Step 1-2: Perform a set of actions, stand up with yoga bricks in both hands, walk to the right side of the yoga mat, draw a semicircle from right to left with your right hand, and bend over to stretch at the same time. Repeat this action several times with the music. Step 3-4: Walk around the yoga mat to the other side and repeat the bending and stretching actions several times with the music.
B-2 Stretch the lower limbs 1: After walking into the center of the yoga mat from the back with a yoga brick in hand, stretch your hands upward, then bend down and put the yoga brick on the shoulder-width floor. Step 2: Hold the yoga brick with both hands and smile. Step 3-4: Keep this posture, lift your right foot, touch the ground with your toes, and then touch the ground with your left foot.
B-3 Virabhadrasana II Change Steps 1: Hold a yoga brick, step backward with your left foot, turn left, lift your right arm horizontally forward, and lift your left arm horizontally backward to become Hero II. Step 2: Lift your right hand up, turn your head and continue to stretch to the left. At the same time, your upper body bends to the left and your left arm stretches to the right and down. Step 3: Switch hands, stretch your body to the right, and keep your lower body still. This action is similar to stretching the oblique triangle (Utthita Parsvakonasana). Step 4: lean forward, put down the yoga bricks with your hands and put your palms on the yoga bricks.
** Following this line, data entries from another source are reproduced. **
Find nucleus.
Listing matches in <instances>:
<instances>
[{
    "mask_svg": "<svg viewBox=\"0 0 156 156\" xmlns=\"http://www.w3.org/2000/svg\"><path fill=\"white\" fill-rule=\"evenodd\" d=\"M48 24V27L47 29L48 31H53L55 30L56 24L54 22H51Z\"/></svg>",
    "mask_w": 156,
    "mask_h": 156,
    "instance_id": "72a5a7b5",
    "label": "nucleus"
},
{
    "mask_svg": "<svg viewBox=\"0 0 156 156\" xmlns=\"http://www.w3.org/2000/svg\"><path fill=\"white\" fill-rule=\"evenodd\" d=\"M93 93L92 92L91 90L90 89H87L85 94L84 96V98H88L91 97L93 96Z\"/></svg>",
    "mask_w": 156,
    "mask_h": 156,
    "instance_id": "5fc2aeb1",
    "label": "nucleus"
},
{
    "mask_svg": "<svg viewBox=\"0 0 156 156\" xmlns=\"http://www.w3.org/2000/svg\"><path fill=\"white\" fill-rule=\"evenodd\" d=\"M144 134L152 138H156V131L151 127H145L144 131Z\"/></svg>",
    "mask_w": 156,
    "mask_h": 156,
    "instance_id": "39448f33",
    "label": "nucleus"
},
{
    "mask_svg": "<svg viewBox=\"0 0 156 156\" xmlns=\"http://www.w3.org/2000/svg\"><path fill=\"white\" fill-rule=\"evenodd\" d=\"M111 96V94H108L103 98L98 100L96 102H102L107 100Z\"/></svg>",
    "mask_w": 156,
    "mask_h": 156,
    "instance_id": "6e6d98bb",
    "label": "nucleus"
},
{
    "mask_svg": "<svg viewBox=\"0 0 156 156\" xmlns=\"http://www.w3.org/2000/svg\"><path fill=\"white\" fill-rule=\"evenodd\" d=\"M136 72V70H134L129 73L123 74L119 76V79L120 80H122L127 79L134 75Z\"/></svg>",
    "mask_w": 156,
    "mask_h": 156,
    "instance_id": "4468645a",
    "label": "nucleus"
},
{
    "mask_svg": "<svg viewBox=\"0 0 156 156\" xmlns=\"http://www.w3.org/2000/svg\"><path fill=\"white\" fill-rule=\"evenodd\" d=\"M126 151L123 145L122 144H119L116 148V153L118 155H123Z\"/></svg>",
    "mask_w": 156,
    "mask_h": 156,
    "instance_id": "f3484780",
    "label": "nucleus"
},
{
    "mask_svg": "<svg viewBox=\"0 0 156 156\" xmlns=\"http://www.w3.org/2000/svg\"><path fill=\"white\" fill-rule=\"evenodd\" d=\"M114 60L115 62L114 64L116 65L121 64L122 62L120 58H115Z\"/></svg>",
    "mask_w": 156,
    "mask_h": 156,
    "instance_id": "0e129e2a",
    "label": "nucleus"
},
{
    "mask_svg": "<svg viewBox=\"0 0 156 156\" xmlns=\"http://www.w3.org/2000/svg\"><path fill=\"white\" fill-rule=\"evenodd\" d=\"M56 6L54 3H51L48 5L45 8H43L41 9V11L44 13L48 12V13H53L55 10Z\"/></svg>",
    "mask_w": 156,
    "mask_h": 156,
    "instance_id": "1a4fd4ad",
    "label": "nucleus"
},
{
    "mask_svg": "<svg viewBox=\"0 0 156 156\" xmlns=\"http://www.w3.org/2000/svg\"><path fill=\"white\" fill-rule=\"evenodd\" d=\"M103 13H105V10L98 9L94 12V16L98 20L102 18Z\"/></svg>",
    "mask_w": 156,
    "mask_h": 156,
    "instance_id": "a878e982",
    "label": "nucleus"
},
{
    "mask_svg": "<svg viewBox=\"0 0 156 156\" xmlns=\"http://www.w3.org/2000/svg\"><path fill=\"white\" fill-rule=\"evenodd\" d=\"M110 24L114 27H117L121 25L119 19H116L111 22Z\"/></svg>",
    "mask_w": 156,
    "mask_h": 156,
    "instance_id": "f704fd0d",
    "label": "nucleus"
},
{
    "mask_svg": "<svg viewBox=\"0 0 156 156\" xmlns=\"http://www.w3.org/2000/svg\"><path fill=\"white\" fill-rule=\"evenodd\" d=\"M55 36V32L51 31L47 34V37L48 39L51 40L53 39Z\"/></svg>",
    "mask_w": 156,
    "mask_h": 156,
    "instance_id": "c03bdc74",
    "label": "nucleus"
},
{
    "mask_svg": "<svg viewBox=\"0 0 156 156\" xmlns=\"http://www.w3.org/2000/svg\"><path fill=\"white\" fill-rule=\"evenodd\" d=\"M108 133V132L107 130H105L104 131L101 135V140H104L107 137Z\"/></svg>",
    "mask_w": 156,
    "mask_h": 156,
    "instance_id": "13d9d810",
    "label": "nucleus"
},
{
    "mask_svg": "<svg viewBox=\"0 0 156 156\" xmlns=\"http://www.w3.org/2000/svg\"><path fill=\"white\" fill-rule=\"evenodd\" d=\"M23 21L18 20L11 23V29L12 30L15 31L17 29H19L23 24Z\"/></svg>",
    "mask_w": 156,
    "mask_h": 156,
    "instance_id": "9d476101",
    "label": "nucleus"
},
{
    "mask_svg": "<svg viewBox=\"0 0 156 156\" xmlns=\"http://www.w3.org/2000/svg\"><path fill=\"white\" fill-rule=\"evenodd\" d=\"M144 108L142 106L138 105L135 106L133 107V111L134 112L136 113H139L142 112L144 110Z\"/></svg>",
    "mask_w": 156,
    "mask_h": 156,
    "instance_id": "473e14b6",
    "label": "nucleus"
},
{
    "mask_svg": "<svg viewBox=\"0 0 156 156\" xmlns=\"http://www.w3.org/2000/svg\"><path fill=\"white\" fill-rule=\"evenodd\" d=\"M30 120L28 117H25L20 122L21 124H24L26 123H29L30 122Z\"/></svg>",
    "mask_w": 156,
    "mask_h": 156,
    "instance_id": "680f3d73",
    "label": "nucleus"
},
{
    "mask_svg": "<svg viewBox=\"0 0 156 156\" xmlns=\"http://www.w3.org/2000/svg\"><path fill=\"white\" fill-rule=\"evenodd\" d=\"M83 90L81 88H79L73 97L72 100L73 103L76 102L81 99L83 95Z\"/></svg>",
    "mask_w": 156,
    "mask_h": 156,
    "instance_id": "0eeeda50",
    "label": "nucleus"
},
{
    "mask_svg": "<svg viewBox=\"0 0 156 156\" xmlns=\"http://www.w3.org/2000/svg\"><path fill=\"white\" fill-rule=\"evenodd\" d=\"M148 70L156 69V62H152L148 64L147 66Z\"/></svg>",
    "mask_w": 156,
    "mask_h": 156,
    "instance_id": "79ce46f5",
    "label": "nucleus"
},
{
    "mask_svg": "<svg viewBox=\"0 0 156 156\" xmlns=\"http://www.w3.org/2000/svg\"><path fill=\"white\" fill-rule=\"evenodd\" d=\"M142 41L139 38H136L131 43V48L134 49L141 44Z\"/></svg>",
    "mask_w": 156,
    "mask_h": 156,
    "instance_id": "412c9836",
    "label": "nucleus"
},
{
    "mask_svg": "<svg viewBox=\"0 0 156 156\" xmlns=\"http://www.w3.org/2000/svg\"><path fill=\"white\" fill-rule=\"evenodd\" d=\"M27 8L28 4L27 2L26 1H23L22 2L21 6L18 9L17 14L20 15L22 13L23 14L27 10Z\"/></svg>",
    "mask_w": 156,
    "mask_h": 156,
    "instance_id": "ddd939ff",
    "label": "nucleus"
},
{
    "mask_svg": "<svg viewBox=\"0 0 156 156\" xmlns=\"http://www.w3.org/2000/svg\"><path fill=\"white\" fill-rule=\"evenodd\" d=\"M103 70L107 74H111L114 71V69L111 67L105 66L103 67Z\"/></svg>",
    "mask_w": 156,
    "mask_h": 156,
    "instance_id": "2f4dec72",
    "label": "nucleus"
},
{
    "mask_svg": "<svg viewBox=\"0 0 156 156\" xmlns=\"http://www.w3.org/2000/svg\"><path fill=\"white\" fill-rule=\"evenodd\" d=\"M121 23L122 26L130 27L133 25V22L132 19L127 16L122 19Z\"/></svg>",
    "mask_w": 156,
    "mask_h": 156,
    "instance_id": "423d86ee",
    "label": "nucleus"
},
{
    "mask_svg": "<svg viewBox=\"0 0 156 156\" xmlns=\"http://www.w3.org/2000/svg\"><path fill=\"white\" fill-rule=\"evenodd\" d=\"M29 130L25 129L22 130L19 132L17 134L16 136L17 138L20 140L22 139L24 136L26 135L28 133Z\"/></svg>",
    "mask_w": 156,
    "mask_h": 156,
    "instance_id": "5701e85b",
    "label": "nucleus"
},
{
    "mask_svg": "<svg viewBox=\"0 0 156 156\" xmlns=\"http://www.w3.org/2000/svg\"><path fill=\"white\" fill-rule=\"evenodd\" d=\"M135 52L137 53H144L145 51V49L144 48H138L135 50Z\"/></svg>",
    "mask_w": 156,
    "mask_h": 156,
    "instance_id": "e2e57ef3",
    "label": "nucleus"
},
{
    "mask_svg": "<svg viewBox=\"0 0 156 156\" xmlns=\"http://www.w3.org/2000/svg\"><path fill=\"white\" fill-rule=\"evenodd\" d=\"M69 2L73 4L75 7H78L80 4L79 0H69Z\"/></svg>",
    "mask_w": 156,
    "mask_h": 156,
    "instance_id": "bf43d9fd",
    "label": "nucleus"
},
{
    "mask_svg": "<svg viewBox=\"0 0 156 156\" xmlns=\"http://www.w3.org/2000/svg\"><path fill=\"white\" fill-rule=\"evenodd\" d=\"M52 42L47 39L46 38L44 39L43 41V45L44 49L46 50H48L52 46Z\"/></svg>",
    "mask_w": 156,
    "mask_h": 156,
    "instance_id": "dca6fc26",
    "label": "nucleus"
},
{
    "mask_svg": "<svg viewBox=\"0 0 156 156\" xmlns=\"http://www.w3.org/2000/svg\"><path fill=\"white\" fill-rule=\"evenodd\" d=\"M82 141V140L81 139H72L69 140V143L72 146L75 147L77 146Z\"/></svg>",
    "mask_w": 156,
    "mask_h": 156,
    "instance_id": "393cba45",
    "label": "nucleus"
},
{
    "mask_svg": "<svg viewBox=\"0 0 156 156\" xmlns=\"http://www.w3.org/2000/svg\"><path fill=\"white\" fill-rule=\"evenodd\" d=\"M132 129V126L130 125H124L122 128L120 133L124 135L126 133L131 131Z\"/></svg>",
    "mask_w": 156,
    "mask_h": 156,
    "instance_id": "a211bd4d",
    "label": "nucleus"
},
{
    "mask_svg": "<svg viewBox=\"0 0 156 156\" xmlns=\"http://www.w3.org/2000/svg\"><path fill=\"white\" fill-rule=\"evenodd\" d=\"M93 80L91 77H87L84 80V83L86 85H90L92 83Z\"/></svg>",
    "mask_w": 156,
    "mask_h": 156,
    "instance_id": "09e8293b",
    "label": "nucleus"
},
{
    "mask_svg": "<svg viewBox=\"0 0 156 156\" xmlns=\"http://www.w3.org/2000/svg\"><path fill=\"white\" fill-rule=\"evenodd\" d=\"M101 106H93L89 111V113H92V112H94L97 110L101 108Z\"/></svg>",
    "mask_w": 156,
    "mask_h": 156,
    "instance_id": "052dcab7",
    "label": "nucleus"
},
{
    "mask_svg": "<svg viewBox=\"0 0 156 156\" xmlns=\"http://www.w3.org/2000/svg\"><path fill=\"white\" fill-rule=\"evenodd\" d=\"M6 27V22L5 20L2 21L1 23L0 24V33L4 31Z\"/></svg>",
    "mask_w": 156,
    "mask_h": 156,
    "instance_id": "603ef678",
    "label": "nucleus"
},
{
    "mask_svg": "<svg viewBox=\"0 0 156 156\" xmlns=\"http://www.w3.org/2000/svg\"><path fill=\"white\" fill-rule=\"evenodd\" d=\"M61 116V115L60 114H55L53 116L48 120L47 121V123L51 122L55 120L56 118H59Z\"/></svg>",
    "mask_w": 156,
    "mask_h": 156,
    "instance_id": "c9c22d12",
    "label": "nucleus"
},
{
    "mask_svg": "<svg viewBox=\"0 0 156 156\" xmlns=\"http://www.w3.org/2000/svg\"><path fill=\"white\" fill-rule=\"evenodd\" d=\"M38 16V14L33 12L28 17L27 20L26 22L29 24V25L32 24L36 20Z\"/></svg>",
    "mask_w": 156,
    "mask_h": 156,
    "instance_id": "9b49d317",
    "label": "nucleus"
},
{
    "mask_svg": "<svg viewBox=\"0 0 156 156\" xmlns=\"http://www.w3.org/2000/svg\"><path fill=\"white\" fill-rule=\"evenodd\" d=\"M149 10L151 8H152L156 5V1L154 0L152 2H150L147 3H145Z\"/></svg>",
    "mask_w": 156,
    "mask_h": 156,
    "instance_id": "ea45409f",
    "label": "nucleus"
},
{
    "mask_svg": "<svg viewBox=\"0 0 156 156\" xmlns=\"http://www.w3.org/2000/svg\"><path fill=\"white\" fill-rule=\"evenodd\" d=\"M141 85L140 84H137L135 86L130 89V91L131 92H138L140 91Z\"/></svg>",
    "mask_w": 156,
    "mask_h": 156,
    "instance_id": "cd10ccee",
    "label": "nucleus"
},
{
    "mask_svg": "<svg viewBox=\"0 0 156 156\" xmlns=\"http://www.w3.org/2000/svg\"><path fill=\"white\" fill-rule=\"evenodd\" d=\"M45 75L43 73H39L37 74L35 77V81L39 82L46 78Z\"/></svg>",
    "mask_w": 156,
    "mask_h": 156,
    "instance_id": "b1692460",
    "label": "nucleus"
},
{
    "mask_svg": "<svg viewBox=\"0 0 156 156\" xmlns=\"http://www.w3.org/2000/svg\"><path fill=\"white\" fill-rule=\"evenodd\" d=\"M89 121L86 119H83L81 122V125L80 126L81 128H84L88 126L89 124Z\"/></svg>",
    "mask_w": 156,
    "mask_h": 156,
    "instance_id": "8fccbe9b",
B-4 Hero Step Change 1: As in the same group, take B-3 action, with left knee slightly flexed, hands forward, upper body forward and face down. (Don't take yoga bricks) Step 2: Straighten your body, spread your hands outward and stretch your chest as much as possible. Repeat step 1-2 with music, and open and close your hands several times. Step 3: straighten your right foot and pick up the yoga brick. Step 4: Keep the posture of the lower body, pick up the yoga brick, straighten your body upwards, extend your left hand upwards, hold the yoga brick in your right hand while keeping your body stable and stretch your chest as much as possible. Repeat step 1-2 with music, and open and close your hands several times. Step 5: Put the yoga brick back on the ground. Step 6-7: Get up and dance around the yoga mat to keep your figure beautiful. Step 8: After the music is over, go back to the yoga mat, sit down and complete the exercise with your hands folded.
Product supply/? Agoy comes from Agoy in London, England, and was founded in 2000. The founder is Howard Napper, a talented model of London fashion show, and he himself is a photographer. Now he is not only the creative director of agoy, but also teaches yoga in London. Agoy is written in reverse from yoga. From the choice of materials, aesthetic design style, to recycling, requirements for functional quality, respect and protection of the environment, every detail has a story that agoy wants to tell. Related products agoy college yoga mat agoy treasure yoga brick Taiwan Province province general agent //JaJaJam venue provides /Nomadom factory Norma yoga.
Teacher Shany, the demonstrator, began to learn dance, Dongmen Dance Class and Cizhong Dance Class at the age of 6, and continued to learn jazz dance, Flamenco and various yoga dance courses at home and abroad. She is a free nomadic soul. Before becoming a stewardess, she studied performing arts, interior design, French/China literature and medicine, and finally found her place in the world of air circus and yoga. Experience and license-former Cathay Pacific flight attendant-Orff Music & Art World Creative Director Orff Music & Art World-Nomadic Yoga &; CEO of Om Factory yoga dance-Class B aromatherapy SPA hygienist in the Republic of China-certificate of Omfactory aerial yoga/aerial melody in new york &; Air therapy teacher license-nomadic yoga &; Dance, TPE advanced space yoga/aerial dance master learns Brenna Bradbury, a qualified first-aid worker of the Red Cross Society of the Republic of China, and a qualified fitness instructor trained by POUND fitness teachers in the United States.